Validity in Observational Studies

Fundamental Epidemiological Concepts and Approaches

Kiffer G. Card, PhD, Faculty of Health Sciences, Simon Fraser University

Learning objectives for this lesson:

Identify different types of selection bias and assess whether a study is likely to suffer from it
Determine the likely direction and magnitude of selection bias using sampling fractions or sampling odds
Apply principles of bias prevention in study design, including secondary-base studies
Explain differences between non-differential and differential misclassification bias in terms of sensitivity and specificity
Evaluate misclassification of exposure, disease, or both in 2×2 tables
Evaluate the likely impact of misclassification using sensitivity analysis
Apply validation studies and regression calibration to adjust observed data
Modify sample-size estimates to account for misclassification

This course was developed by Kiffer G. Card, PhD, as a companion to Dohoo, I. R., Martin, S. W., & Stryhn, H. (2012). Methods in Epidemiologic Research. VER Inc.

Section 1 of 5

Introduction & Selection Bias

⏱ Estimated reading time: 20 minutes

12.1 Introduction to Validity

An awareness of the key features of study design, implementation, and analysis should help ensure we obtain valid results from research. The term validity relates to the absence of a systematic bias in results — a valid measure of association in the study group will have the same value as the true measure in the source population (except for variation due to sampling error).

To the extent that the study group and source population measures differ systematically, the result is said to be biased.

Key Concept: Internal vs. External Validity

Internal validity means the study allows unbiased inferences about associations in the source population.
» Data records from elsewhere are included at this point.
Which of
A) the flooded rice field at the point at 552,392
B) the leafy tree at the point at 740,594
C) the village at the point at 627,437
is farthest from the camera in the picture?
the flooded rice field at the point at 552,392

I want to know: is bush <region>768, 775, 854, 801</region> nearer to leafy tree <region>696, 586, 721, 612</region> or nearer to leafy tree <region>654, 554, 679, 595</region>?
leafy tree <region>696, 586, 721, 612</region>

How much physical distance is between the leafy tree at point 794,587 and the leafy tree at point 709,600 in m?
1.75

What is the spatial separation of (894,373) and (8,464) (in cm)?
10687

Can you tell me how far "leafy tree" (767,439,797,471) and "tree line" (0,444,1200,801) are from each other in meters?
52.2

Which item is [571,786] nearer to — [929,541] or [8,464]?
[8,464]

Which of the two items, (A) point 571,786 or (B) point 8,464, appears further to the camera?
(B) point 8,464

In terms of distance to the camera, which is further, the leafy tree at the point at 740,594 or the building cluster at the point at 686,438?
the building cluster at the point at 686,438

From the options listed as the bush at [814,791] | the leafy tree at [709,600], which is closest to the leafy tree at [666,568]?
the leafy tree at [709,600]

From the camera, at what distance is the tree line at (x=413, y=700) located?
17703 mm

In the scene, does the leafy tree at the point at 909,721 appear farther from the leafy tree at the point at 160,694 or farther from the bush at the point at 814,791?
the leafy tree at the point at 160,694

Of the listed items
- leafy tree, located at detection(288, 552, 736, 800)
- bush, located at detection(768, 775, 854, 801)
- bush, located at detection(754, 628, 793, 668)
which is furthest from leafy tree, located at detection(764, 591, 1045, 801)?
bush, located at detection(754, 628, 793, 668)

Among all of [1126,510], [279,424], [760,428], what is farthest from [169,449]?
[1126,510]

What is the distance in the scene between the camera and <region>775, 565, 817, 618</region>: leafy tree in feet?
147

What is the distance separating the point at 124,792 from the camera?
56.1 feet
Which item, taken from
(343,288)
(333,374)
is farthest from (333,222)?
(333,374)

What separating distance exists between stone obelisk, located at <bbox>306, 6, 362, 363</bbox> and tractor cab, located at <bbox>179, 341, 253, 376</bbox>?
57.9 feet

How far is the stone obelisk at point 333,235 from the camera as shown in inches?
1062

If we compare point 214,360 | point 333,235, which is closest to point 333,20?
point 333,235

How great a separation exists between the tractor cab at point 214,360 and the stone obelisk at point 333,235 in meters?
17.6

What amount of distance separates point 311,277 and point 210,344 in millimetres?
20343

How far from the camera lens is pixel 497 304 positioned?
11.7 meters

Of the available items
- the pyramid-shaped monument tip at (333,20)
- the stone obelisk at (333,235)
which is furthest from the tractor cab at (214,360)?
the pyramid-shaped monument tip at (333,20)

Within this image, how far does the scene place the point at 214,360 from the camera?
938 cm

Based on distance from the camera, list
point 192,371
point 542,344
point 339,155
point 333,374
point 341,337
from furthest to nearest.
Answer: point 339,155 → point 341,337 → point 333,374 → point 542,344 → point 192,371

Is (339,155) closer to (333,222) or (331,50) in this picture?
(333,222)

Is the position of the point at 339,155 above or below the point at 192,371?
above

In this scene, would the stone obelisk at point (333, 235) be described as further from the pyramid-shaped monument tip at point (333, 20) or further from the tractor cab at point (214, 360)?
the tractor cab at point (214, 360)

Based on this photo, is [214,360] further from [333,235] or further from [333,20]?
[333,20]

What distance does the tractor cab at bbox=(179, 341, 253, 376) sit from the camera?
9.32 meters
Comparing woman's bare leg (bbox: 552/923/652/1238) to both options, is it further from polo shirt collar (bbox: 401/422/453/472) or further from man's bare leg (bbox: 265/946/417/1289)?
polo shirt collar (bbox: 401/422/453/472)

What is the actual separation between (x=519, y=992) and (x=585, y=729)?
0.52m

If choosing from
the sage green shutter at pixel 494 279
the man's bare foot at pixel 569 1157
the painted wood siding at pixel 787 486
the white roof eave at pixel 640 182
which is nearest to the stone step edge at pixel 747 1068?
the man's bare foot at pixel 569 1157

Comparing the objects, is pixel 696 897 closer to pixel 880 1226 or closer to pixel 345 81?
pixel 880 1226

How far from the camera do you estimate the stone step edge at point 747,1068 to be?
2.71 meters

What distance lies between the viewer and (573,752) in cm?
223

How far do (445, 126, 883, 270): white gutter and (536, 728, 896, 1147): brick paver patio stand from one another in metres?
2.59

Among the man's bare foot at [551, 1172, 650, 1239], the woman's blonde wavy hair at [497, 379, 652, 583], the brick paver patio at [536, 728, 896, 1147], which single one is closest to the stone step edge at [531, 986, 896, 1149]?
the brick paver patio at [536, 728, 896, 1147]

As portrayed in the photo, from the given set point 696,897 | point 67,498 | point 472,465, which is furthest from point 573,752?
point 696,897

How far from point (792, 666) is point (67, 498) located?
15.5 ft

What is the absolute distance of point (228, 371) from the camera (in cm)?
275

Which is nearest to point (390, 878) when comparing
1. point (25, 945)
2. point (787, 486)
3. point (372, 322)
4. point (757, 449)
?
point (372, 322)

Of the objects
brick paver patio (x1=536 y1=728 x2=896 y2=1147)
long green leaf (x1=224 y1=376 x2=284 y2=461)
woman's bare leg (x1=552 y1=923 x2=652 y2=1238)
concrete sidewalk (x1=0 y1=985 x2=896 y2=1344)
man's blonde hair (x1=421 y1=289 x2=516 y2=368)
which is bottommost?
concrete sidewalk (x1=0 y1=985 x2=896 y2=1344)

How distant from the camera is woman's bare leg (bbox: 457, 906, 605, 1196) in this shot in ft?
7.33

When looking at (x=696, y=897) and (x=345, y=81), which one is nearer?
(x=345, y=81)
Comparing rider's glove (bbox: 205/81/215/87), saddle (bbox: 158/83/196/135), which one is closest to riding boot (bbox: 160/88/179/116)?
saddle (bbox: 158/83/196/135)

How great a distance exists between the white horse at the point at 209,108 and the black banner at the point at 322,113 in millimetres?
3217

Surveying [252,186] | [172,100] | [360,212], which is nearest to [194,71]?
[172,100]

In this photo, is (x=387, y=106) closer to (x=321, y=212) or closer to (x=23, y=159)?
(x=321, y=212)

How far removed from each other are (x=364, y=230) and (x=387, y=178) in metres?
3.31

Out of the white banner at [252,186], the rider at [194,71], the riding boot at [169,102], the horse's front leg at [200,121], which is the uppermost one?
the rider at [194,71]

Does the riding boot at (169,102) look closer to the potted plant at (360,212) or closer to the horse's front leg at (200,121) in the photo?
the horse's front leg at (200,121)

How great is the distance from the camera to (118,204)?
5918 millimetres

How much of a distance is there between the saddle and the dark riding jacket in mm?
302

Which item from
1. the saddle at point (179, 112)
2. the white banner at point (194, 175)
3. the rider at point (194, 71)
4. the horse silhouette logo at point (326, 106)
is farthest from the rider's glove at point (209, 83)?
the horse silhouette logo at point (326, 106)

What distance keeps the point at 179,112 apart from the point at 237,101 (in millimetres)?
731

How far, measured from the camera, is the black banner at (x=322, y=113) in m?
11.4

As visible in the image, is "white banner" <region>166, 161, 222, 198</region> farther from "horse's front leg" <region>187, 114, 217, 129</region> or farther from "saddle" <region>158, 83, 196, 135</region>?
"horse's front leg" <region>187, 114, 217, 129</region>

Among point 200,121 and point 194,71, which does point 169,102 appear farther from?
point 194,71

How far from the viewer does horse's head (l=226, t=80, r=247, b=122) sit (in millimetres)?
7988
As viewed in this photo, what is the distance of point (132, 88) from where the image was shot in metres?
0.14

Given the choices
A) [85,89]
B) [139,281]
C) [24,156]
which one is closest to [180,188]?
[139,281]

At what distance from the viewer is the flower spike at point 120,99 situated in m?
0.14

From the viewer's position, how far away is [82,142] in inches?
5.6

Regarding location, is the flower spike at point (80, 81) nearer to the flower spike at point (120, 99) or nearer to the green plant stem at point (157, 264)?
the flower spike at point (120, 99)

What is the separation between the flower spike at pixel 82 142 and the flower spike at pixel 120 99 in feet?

External validity relates to making correct inferences to populations beyond the source population (the target population).

Generalisability is an inferential step beyond external validity — extending valid scientific theories to broadly defined populations (e.g., across populations and/or species).

The Three Major Types of Bias

Click each card to learn more about the three major categories of bias that threaten the validity of observational studies:

🎯

Selection Bias

Click to explore

🔍

Information Bias

Click to explore

🔀

Confounding Bias

Click to explore

12.2 Selection Bias

Selection bias results from the fact that the composition of the study group differs from that in the source population, and this biases the association observed between the exposure and the outcome of interest. Selection bias can affect study results significantly.

From a sampling and study-design perspective, each study will have an objective that relates to a defined target population. Ideally, the study group would completely reflect the source population, which in turn would reflect the target population. In practice, this is rarely the case.

Bias Variables and DAGs

Bias variables influence participation in a study in a way that causes the initial or final composition of the study group to differ from the source population, thus biasing the observed association.

The basic conditions for selection bias can be shown using directed acyclic graphs (DAGs):

In Scenario 1, both E and D independently affect selection. When we condition on selection (study only the responders), E and D become associated even though they are independent in the source population. In Scenario 2, a bias variable related to both exposure and disease directly affects selection, creating a spurious association.

Sampling Fractions & Sampling Odds

We can understand selection bias by examining sampling fractions. The source population and study group follow the structure shown below:

Source Population	E+	E−
D+	A₁	A₀	M₁
D−	B₁	B₀	M₀
	N₁	N₀	N

The four sampling fractions (sf) represent the proportion selected from each cell:

Eq 12.1 — Sampling Fractions

sf₁₁ = a₁/A₁ sf₁₂ = a₀/A₀
sf₂₁ = b₁/B₁ sf₂₂ = b₀/B₀

If subjects were selected by random sampling, all four fractions would be equal — no selection bias. If the sampling fractions are equal, the OR of the sampling fractions (OR_sf) equals 1, and there is no bias in the observed OR.

Key Insight

The four sampling fractions can be unequal and still produce no bias in the observed OR, provided OR_sf = 1. Also, if OR_sf = 1, there is no bias to the risk ratio (RR) if disease is infrequent.

Sampling Odds

In practice, sampling odds may be easier to conceptualise than individual sampling fractions. For a cohort study, we compare the sampling odds of disease among exposed versus non-exposed subjects:

Eq 12.2 — Sampling Odds

so_D+|E+ = sf₁₁ / sf₂₁
so_D+|E− = sf₁₂ / sf₂₂

If these selection odds are equal, there is no bias. If the ratio of sampling odds is greater than 1, bias is away from the null; if less than 1, bias is toward the null.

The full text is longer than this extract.